Since I know that won’t happen, I would like to humbly call on muni council to collectively get off their butts, demand both an explanation and apology from the RCMP, and bring some sanity to this problem before next year’s celebration.

There are several realities at work here. For starters, let’s grow up about alcohol. New Year’s Eve is a time when a lot of people decide to celebrate, many to excess. There’s nothing wrong with letting them do it. Hell, we’ve invited them to come up here and do it and we even built them this quaint little playground to do it in. As long as they don’t do dumbass things like drive their car, hurt other people, or damage property why should we care if they waltz thorough the village swilling Piña Coladas?
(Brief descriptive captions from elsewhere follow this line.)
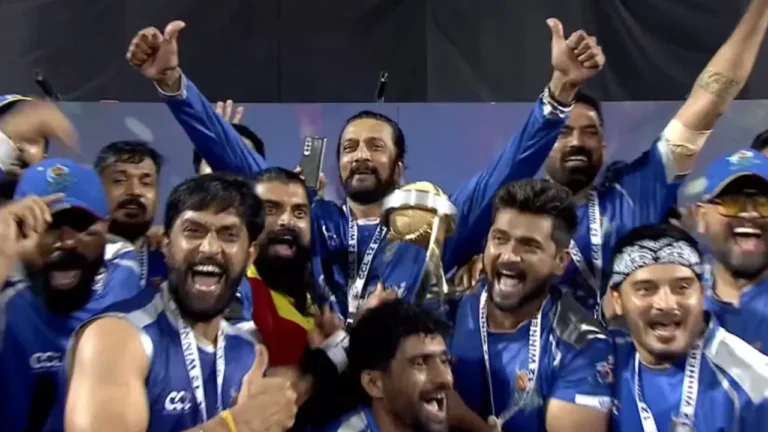 CCL 2026: ಬಂಗಾಳವನ್ನು ಮಣಿಸಿದ ಕರ್ನಾಟಕ ಬುಲ್ಡೋಜರ್ಸ್, 3ನೇ ಬಾರಿ ಚಾಂಪಿಯನ್ ಪಟ್ಟ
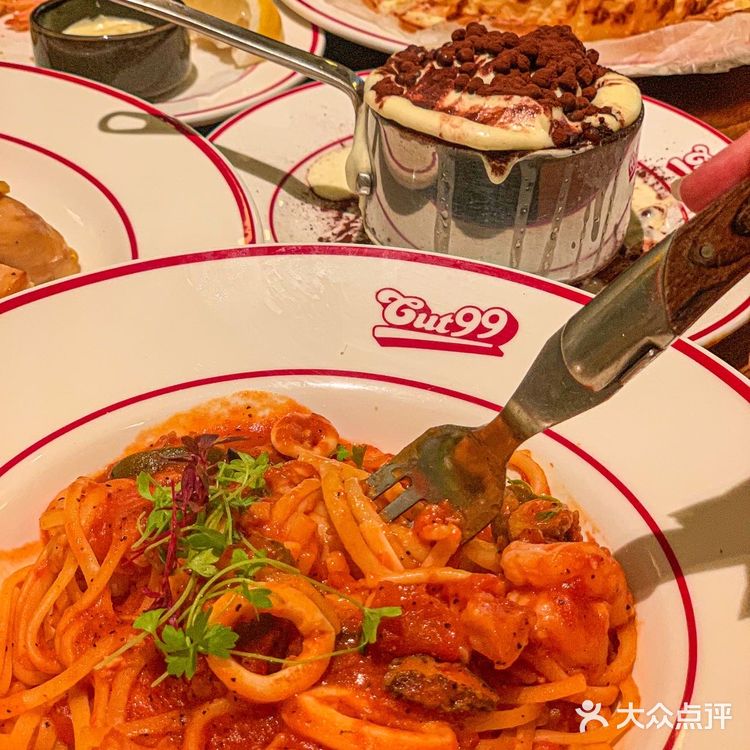 K11浪漫到极致的西餐店|🥂约会首选地真的爱了💕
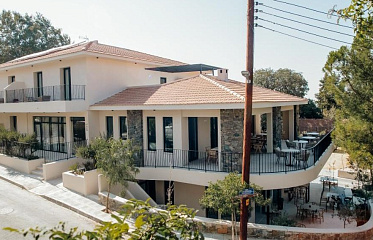 Thymises: новый бутик-отель на Кипре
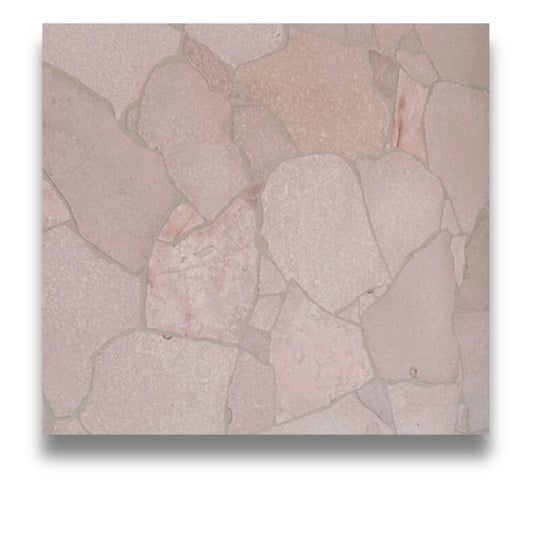 Porto French Rose Crazy Pave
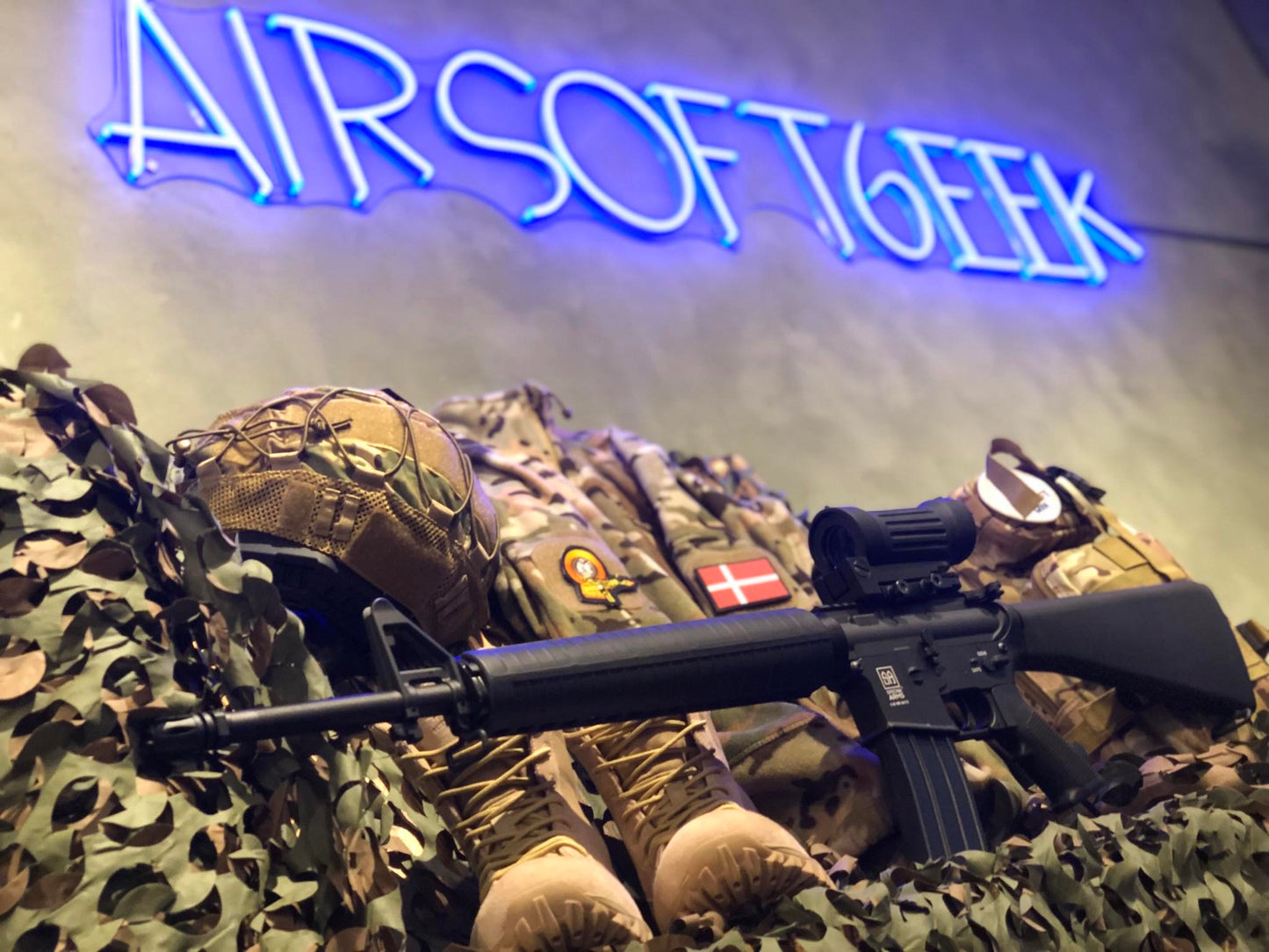 Custom HPA SA-B06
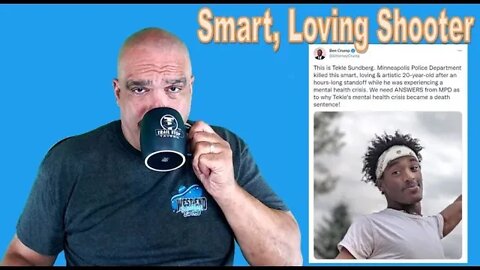 The Morning Knight LIVE! No. 866- Smart, Loving Shooter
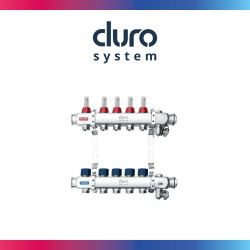 DURO SYSTEM - rozdzielacze do instalacji O.P.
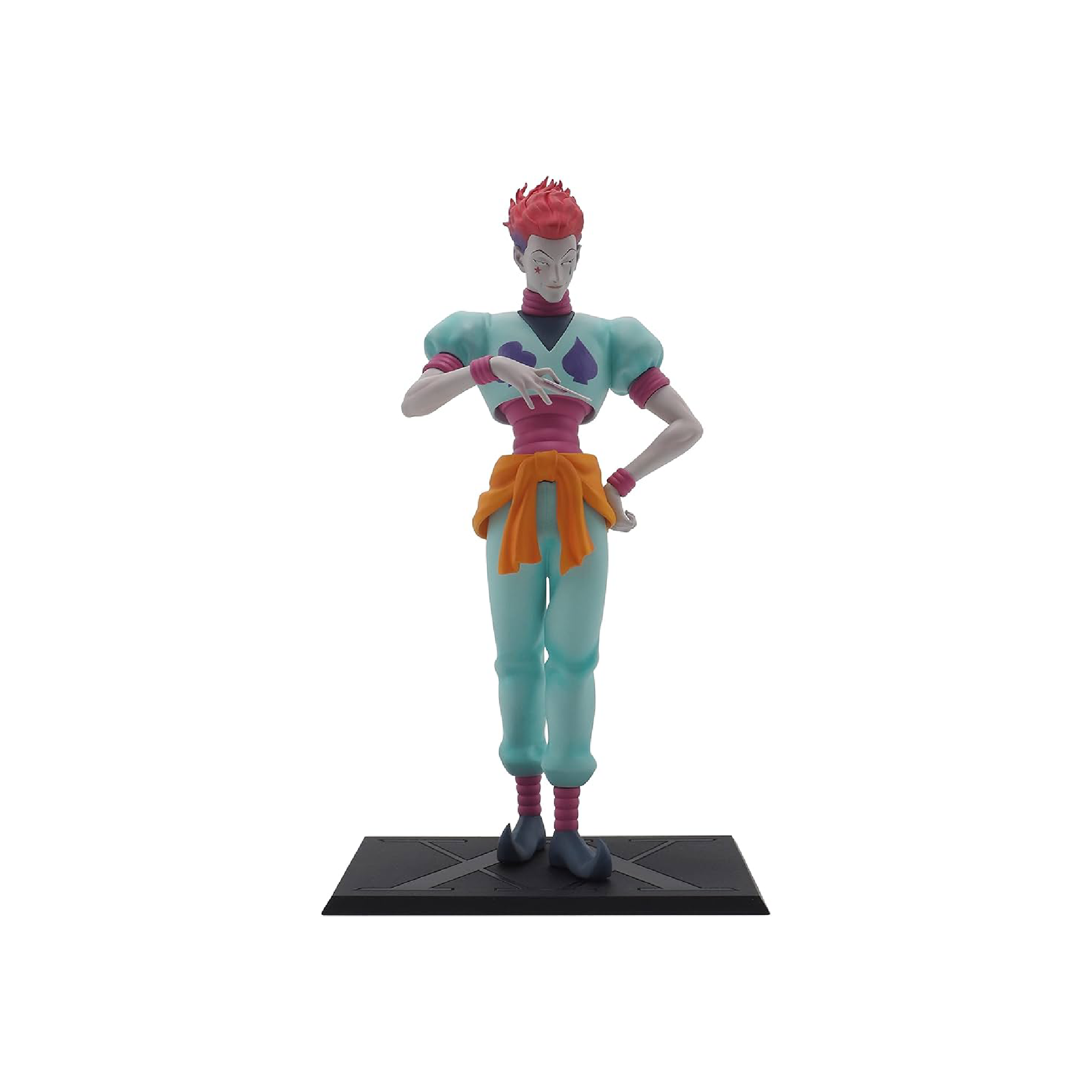Abystyle Figure  Hunter x Hunter - Hisoka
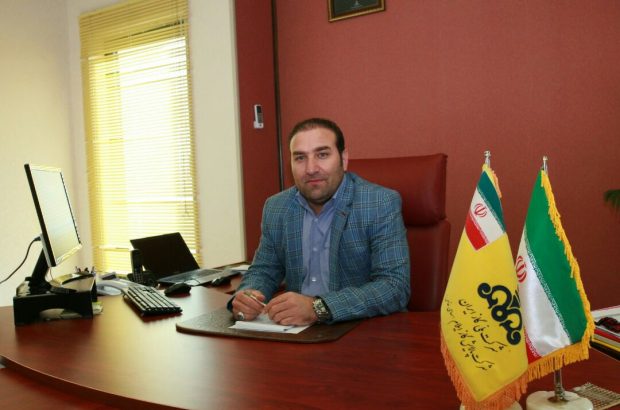 رئیس امور اداری پالایشگاه گاز ایلام عنوان کرد: رئیس امور اداری پالایشگاه گاز ایلام عنوان کرد:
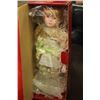 Image 1 : CHSN PORCELAIN DOLL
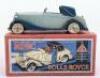 Scarce Tri-ang Minic 50ME Pre War Rolls Royce Sedanca with Electric headlights - 2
Oh yeah, rules are rules, as last week’s letter writer pointed out. Bull. There are good rules and bad rules. There is good enforcement of rules and there is bad enforcement of rules. There is the letter of the law and the spirit of the law. Simplistic thinking is what leads to nonsense like zero intelligence and clearly, New Year’s in Whistler is no time for simplistic thinking.

Mixing a drunken group of revellers with a surly, overswollen contingent of police, a bunch of barricades, and an archaic attitude is a good recipe for a bad scene. That we avoided a riot – near or not – was a blessing we probably didn’t deserve.

So what’s the lesson?

People are going to party.

Police are going to try and enforce rules they should probably not be enforcing with too much diligence.

Some people want to enjoy an alcohol-free New Year’s celebration.

We don’t want the village trashed.

It doesn’t take a rocket scientist to understand a zero tolerance approach is going to severely clash with number one and lead to number 4. Nor is it impossible to provide accommodation for numbers one and three. Number two is going to be a problem as long as the cops come to town with the attitude they displayed this year but hey that’s why we have elected officials.

Now let’s see some action out of them.